From 174a828988fec4ea00fad345095e3c29495527d8 Mon Sep 17 00:00:00 2001
From: Tanishq Dubey <tdubey@clearstreet.io>
Date: Tue, 7 Mar 2023 19:35:23 -0500
Subject: [PATCH] refactor editors to move core logic into the editors
 themselves

---
 main.py                         | 145 +++++++-------------------------
 src/editors/amplitude/editor.py | 101 ++++++++++++++++++++++
 src/editors/sentiment/editor.py | 101 ++++++++++++++++++++++
 3 files changed, 233 insertions(+), 114 deletions(-)

diff --git a/main.py b/main.py
index 11928f2..049d30b 100644
--- a/main.py
+++ b/main.py
@@ -1,26 +1,22 @@
 import argparse
-import concurrent.futures
 import hashlib
 import multiprocessing
-import random
 import sys
 import time
 from functools import partial
 from pathlib import Path
 
-import numpy as np
 import structlog
 
-from src.utils.prereq import check_ffmpeg, install_ffmpeg
+from src.utils.prereq import check_ffmpeg
 
 check_ffmpeg()
 
 from src.editors.amplitude.editor import AmplitudeEditor
 from src.editors.sentiment.editor import SentimentEditor
 from src.math.cost import quadratic_loss
-from src.math.distribution import create_distribution
 from src.mediautils.audio import extract_audio_from_video
-from src.mediautils.video import filter_moments, render_moments
+from src.mediautils.video import render_moments
 
 log = structlog.get_logger()
 
@@ -90,116 +86,37 @@ def main(args):
     costfunc = ERROR_FUNCS[args.cost]
     desired = args.duration
 
-    # Generate center of large window and small window size
-    large_window_center = random.uniform(30, 50)

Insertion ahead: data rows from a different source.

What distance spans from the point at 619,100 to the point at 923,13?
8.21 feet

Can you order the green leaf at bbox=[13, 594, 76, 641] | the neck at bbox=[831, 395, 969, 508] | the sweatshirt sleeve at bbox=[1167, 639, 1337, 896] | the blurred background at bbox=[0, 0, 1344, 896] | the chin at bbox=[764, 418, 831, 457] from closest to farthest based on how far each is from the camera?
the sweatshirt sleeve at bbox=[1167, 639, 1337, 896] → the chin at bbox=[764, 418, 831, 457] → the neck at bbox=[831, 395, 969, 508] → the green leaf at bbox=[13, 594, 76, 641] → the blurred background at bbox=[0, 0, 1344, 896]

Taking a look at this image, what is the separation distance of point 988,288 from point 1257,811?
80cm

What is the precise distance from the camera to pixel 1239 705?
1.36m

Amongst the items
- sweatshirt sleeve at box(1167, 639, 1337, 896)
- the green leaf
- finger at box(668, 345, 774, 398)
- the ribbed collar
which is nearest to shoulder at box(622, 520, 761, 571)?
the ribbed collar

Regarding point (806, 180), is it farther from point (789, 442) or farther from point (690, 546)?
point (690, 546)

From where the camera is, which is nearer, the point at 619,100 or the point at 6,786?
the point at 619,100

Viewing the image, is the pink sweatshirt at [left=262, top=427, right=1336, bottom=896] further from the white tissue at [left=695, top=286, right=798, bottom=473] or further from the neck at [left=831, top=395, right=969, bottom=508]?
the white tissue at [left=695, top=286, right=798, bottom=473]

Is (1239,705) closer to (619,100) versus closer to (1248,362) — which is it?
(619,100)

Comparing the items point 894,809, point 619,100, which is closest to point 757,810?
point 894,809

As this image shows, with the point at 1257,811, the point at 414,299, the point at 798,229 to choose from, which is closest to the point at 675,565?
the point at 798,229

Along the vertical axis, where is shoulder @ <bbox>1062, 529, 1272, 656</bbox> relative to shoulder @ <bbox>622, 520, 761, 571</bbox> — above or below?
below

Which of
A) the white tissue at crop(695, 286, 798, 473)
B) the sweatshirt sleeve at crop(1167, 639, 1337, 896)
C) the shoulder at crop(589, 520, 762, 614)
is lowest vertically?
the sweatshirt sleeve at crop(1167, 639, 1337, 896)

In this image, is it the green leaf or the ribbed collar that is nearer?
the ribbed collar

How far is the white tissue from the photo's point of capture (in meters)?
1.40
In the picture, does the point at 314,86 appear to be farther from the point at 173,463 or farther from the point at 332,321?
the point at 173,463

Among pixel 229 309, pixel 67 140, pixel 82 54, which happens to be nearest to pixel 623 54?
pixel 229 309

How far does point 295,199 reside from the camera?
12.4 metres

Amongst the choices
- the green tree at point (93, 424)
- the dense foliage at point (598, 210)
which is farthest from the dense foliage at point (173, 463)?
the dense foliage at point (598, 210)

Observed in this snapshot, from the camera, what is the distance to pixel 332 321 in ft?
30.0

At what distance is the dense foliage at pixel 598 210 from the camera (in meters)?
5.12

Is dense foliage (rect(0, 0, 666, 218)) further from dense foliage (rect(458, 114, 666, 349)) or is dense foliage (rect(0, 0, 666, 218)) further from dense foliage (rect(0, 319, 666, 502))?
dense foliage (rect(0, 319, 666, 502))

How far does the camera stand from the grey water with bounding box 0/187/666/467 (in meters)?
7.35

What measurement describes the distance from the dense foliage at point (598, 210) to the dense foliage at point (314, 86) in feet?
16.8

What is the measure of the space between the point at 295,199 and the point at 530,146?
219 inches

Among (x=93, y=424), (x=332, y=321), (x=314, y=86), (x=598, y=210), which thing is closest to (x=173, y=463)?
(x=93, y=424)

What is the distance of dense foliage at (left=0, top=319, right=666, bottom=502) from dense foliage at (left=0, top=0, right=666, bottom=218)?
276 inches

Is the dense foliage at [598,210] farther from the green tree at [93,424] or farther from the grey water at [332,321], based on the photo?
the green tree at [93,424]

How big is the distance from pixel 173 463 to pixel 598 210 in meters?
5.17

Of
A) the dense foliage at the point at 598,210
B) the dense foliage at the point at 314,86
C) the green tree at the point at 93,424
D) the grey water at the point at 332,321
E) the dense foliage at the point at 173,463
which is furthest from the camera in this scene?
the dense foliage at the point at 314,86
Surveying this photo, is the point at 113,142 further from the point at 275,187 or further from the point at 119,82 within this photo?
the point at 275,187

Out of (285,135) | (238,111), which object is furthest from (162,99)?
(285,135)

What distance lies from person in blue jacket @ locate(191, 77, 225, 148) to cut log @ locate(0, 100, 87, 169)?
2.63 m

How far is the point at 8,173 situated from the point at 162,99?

-    small_window_center = random.uniform(5, 15)
+    result = []
+    try:
+        result = editor.full_edit(costfunc, desired, vars(args))
+    except Exception as e:
+        log.fatal("there was an error during editing the video", error=e)
+        sys.exit(-1)
 
-    # The spread multiplier, or epsilon, slowly decays as we approach the center of the gradient
-    spread_multiplier = random.uniform(0.15, 0.18)
+    if len(result) == 0:
+        log.fatal("no viable edit was found for the provided parameters, please try again with different values")
+        sys.exit(-2)
 
-    # The decay rate, or how quickly our spread multiplier decreases as we approach the center of the gradient
-    spread_decay = random.uniform(0.000001, 0.0001)
-
-    parallelism = args.parallelism
-
-    # The main loop of the program starts here
-    #   we first create distributions
-    #   use workers to simultanously create many possible edits
-    #   find the best edit of the lot -> this is determined by lowest "cost"
-    #   if the best fits within our desitred time range, output, otherwise
-    #       reset the distributions using the best as the new center, then repeat
-    # Create distribution of large and small
-
-    complete = False
-    iterations = 0
-    while not complete:
-        large_distribution = create_distribution(
-            large_window_center, spread_multiplier, parallelism
-        )
-        np.random.shuffle(large_distribution)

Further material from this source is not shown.